* START INFORMATION PROVIDED *

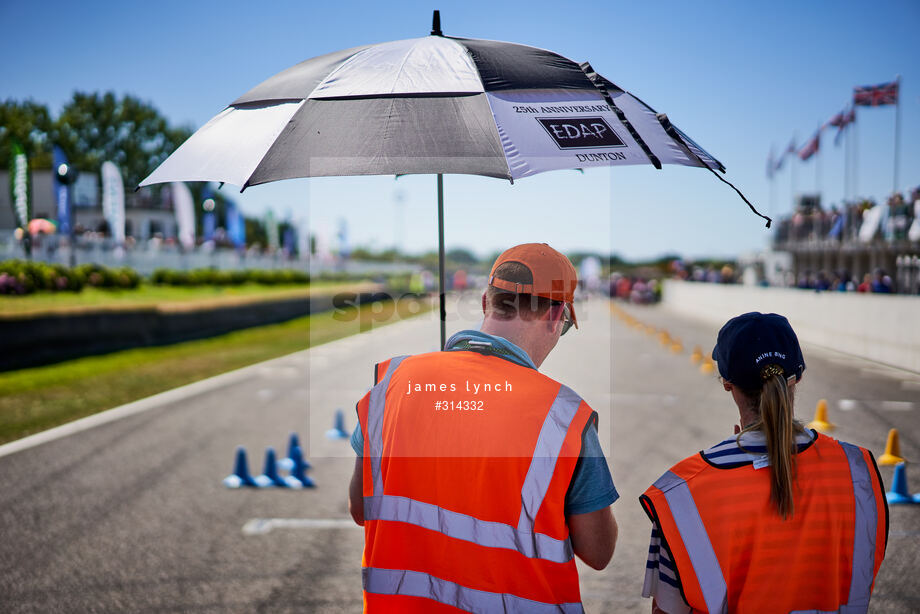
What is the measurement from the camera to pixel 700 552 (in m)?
1.89

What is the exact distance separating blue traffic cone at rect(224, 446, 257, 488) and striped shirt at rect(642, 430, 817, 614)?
490 cm

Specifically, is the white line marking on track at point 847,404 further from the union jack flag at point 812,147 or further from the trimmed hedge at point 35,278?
the union jack flag at point 812,147

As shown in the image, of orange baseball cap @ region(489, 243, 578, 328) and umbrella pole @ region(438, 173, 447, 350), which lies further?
umbrella pole @ region(438, 173, 447, 350)

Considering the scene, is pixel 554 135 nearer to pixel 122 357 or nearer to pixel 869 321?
pixel 122 357

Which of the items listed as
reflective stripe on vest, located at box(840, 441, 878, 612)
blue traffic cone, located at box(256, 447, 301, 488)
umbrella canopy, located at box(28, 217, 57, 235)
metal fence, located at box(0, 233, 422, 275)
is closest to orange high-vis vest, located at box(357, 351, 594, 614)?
reflective stripe on vest, located at box(840, 441, 878, 612)

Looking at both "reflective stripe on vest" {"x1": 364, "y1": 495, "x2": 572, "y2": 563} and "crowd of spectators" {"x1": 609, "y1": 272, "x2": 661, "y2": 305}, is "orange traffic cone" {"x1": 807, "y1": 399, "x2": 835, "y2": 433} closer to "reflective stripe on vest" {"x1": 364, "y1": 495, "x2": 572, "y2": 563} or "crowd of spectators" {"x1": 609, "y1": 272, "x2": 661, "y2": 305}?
"reflective stripe on vest" {"x1": 364, "y1": 495, "x2": 572, "y2": 563}

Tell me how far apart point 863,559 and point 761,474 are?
39 centimetres

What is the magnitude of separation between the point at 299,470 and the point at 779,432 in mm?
5153

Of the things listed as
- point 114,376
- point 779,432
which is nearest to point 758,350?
point 779,432

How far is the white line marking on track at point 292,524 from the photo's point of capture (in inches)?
201

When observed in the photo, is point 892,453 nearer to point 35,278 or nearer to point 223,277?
point 35,278

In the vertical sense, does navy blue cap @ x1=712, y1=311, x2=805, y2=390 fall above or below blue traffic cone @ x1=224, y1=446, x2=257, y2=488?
above

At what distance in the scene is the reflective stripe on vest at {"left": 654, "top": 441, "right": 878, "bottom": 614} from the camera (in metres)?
1.89

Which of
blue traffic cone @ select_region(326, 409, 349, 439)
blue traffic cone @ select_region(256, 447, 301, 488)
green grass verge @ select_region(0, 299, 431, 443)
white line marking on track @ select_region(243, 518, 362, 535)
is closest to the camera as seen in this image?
white line marking on track @ select_region(243, 518, 362, 535)
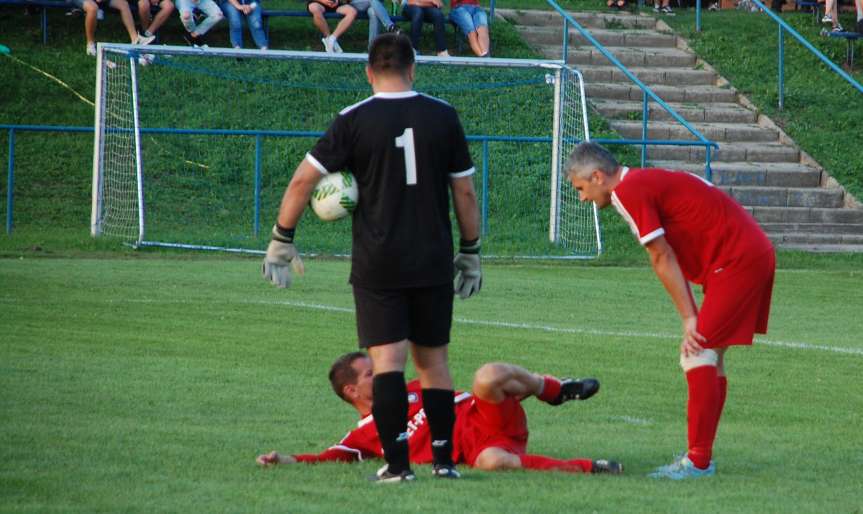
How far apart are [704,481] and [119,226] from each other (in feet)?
49.3

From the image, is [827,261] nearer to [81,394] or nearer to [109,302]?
[109,302]

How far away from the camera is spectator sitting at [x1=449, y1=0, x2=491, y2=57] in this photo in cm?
2500

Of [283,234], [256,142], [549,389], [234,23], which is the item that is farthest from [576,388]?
[234,23]

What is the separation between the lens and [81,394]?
8.57 m

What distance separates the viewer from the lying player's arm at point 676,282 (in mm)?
6480

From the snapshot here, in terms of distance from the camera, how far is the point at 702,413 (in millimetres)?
6633

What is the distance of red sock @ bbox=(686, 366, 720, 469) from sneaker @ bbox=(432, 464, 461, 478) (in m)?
1.11

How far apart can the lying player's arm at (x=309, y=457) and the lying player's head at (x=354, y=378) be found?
27 cm

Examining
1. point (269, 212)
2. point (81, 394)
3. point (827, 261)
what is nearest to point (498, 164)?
point (269, 212)

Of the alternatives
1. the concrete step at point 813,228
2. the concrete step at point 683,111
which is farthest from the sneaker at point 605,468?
the concrete step at point 683,111

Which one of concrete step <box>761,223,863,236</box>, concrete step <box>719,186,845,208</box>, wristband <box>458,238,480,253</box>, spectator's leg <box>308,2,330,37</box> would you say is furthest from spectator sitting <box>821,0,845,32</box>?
wristband <box>458,238,480,253</box>

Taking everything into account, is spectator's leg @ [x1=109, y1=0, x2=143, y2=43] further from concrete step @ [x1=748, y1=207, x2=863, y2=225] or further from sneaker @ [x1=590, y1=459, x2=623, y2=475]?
sneaker @ [x1=590, y1=459, x2=623, y2=475]

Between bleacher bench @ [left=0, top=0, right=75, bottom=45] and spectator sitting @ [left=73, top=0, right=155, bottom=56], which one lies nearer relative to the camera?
spectator sitting @ [left=73, top=0, right=155, bottom=56]

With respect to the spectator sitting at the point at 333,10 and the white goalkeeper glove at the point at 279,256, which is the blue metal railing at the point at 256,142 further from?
the white goalkeeper glove at the point at 279,256
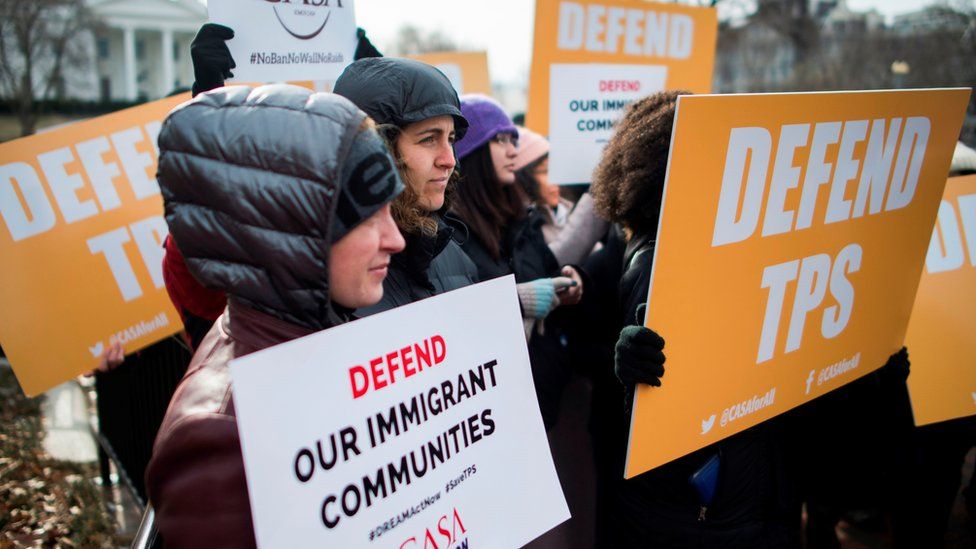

* END INFORMATION PROVIDED *

◆ AIM OF THE EXERCISE: Quote all of the records above verbatim, leaving out the pictures.

◆ FULL SOLUTION:
What is the measurement from the camera to pixel 700 552 (in m)?
1.89

What is the exact distance separating blue traffic cone at rect(224, 446, 257, 488) and striped shirt at rect(642, 430, 817, 614)?
490 cm

Specifically, is the white line marking on track at point 847,404 further from the union jack flag at point 812,147 or further from the trimmed hedge at point 35,278?
the union jack flag at point 812,147

As shown in the image, of orange baseball cap @ region(489, 243, 578, 328) and umbrella pole @ region(438, 173, 447, 350), which lies further?
umbrella pole @ region(438, 173, 447, 350)

Considering the scene, is pixel 554 135 nearer to pixel 122 357 or nearer to pixel 869 321?
pixel 122 357

Which of the items listed as
reflective stripe on vest, located at box(840, 441, 878, 612)
blue traffic cone, located at box(256, 447, 301, 488)
umbrella canopy, located at box(28, 217, 57, 235)
metal fence, located at box(0, 233, 422, 275)
is closest to orange high-vis vest, located at box(357, 351, 594, 614)?
reflective stripe on vest, located at box(840, 441, 878, 612)

Looking at both "reflective stripe on vest" {"x1": 364, "y1": 495, "x2": 572, "y2": 563} and "crowd of spectators" {"x1": 609, "y1": 272, "x2": 661, "y2": 305}, is "orange traffic cone" {"x1": 807, "y1": 399, "x2": 835, "y2": 433} closer to "reflective stripe on vest" {"x1": 364, "y1": 495, "x2": 572, "y2": 563} or "crowd of spectators" {"x1": 609, "y1": 272, "x2": 661, "y2": 305}?
"reflective stripe on vest" {"x1": 364, "y1": 495, "x2": 572, "y2": 563}

Tell me how far apart point 863,559 and point 761,474 are?
39 centimetres

What is the magnitude of separation between the point at 299,470 and the point at 779,432 in mm?
5153

Of the things listed as
- point 114,376
- point 779,432
which is nearest to point 758,350?
point 779,432

How far is the white line marking on track at point 292,524 from the photo's point of capture (in inches)?
201

When observed in the photo, is point 892,453 nearer to point 35,278 or nearer to point 223,277?
point 35,278

In the vertical sense, does navy blue cap @ x1=712, y1=311, x2=805, y2=390 fall above or below blue traffic cone @ x1=224, y1=446, x2=257, y2=488?
above

At what distance in the scene is the reflective stripe on vest at {"left": 654, "top": 441, "right": 878, "bottom": 614} from the camera (in metres)?
1.89

Which of
blue traffic cone @ select_region(326, 409, 349, 439)
blue traffic cone @ select_region(256, 447, 301, 488)
green grass verge @ select_region(0, 299, 431, 443)
white line marking on track @ select_region(243, 518, 362, 535)
is closest to the camera as seen in this image?
white line marking on track @ select_region(243, 518, 362, 535)
How far apart are [704,481] and [119,226] from each other (in feet)?
49.3

From the image, is [827,261] nearer to [81,394] or nearer to [109,302]?
[109,302]

How far away from the camera is spectator sitting at [x1=449, y1=0, x2=491, y2=57] in this photo in cm?
2500

Of [283,234], [256,142], [549,389], [234,23], which is the item that is farthest from [576,388]?
[234,23]

What is the separation between the lens and [81,394]?
8.57 m

What distance separates the viewer from the lying player's arm at point 676,282 (in mm)?
6480

From the snapshot here, in terms of distance from the camera, how far is the point at 702,413 (in millimetres)?
6633

What is the distance of red sock @ bbox=(686, 366, 720, 469) from sneaker @ bbox=(432, 464, 461, 478) (in m)?
1.11

How far apart can the lying player's arm at (x=309, y=457) and the lying player's head at (x=354, y=378) be found?
27 cm

Examining
1. point (269, 212)
2. point (81, 394)
3. point (827, 261)
what is nearest to point (498, 164)?
point (269, 212)

Of the alternatives
1. the concrete step at point 813,228
2. the concrete step at point 683,111
which is farthest from the sneaker at point 605,468?
the concrete step at point 683,111

Which one of concrete step <box>761,223,863,236</box>, concrete step <box>719,186,845,208</box>, wristband <box>458,238,480,253</box>, spectator's leg <box>308,2,330,37</box> would you say is furthest from spectator sitting <box>821,0,845,32</box>?
wristband <box>458,238,480,253</box>

Taking everything into account, is spectator's leg @ [x1=109, y1=0, x2=143, y2=43] further from concrete step @ [x1=748, y1=207, x2=863, y2=225] or further from sneaker @ [x1=590, y1=459, x2=623, y2=475]?
sneaker @ [x1=590, y1=459, x2=623, y2=475]

Between bleacher bench @ [left=0, top=0, right=75, bottom=45] and spectator sitting @ [left=73, top=0, right=155, bottom=56], which one lies nearer relative to the camera?
spectator sitting @ [left=73, top=0, right=155, bottom=56]

With respect to the spectator sitting at the point at 333,10 and the white goalkeeper glove at the point at 279,256, which is the blue metal railing at the point at 256,142 further from?
the white goalkeeper glove at the point at 279,256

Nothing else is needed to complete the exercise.